---------- Extracted records

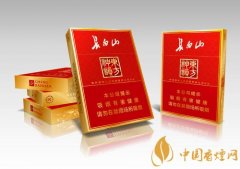 長白山香煙種類及圖片介紹一覽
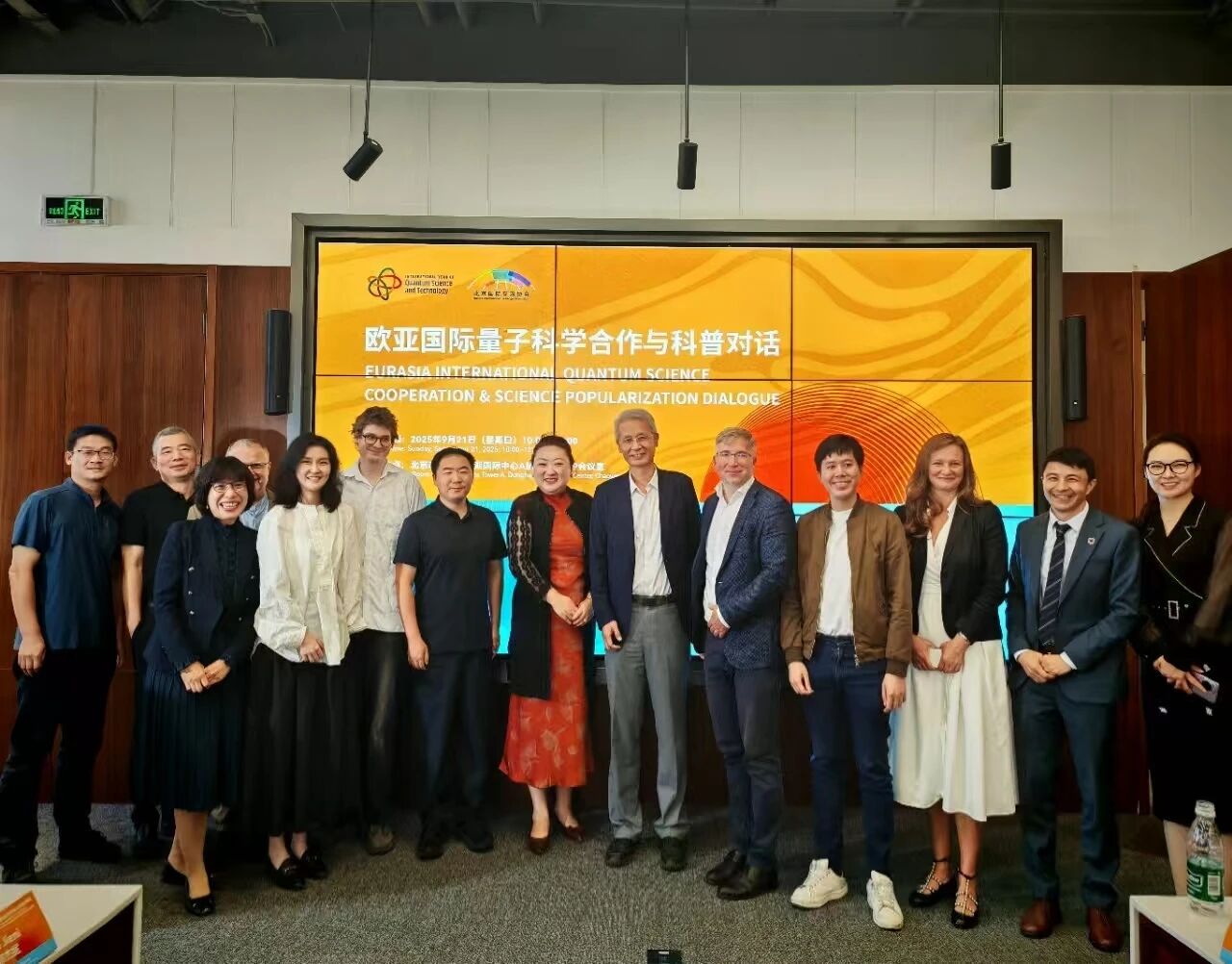 微信图片_2025-11-11_175632_004.jpg 微信图片_2025-11-11_175632_004.jpg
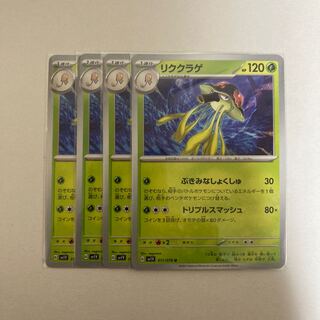 Rikugurage U 011/078 4 sheets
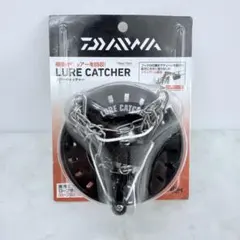 Daiwa Lure Catcher ルアーキャッチャー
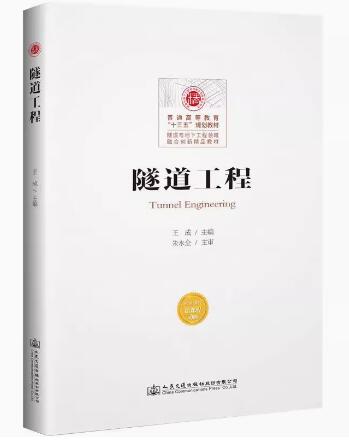 14283隧道工程自考教材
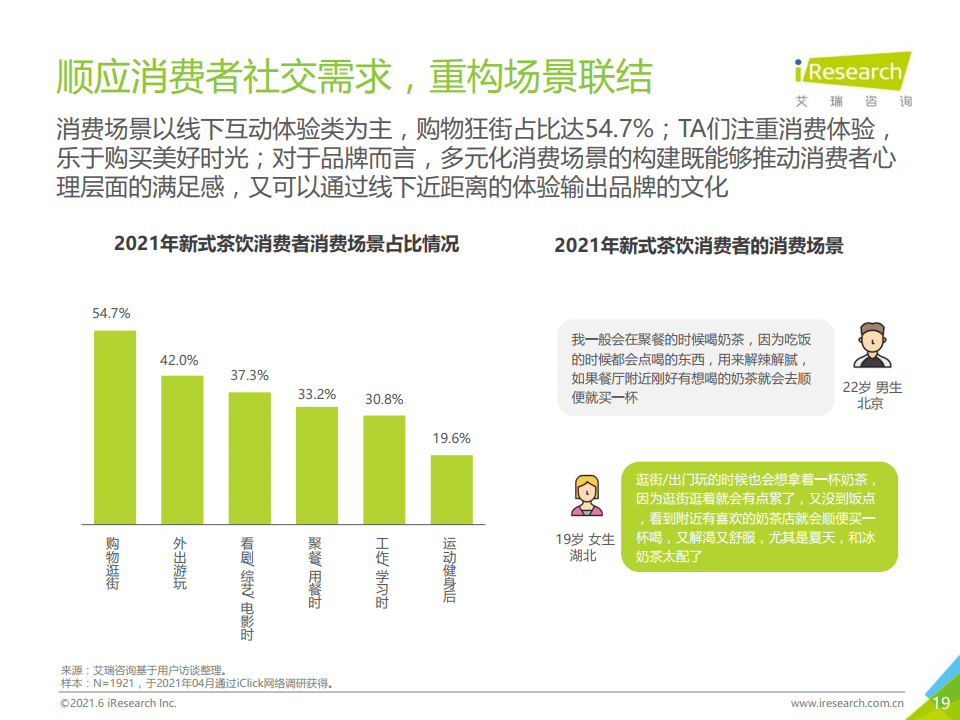 新澳门2024年正版免费公开,实际数据说明_专业版53.367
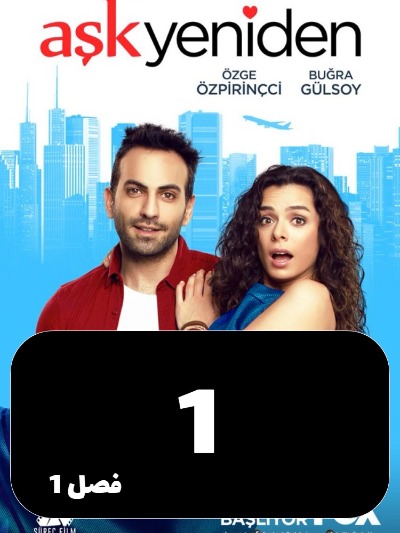 Eshgh Az To S01 E01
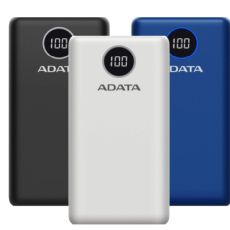 power bank adata 20000mah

--------------------

Work instructions » Reproduce every line of the listing above word for word, omitting the pictures.

The answer »
 長白山香煙種類及圖片介紹一覽
 微信图片_2025-11-11_175632_004.jpg 微信图片_2025-11-11_175632_004.jpg
 Rikugurage U 011/078 4 sheets
 Daiwa Lure Catcher ルアーキャッチャー
 14283隧道工程自考教材
 新澳门2024年正版免费公开,实际数据说明_专业版53.367
 Eshgh Az To S01 E01
 power bank adata 20000mah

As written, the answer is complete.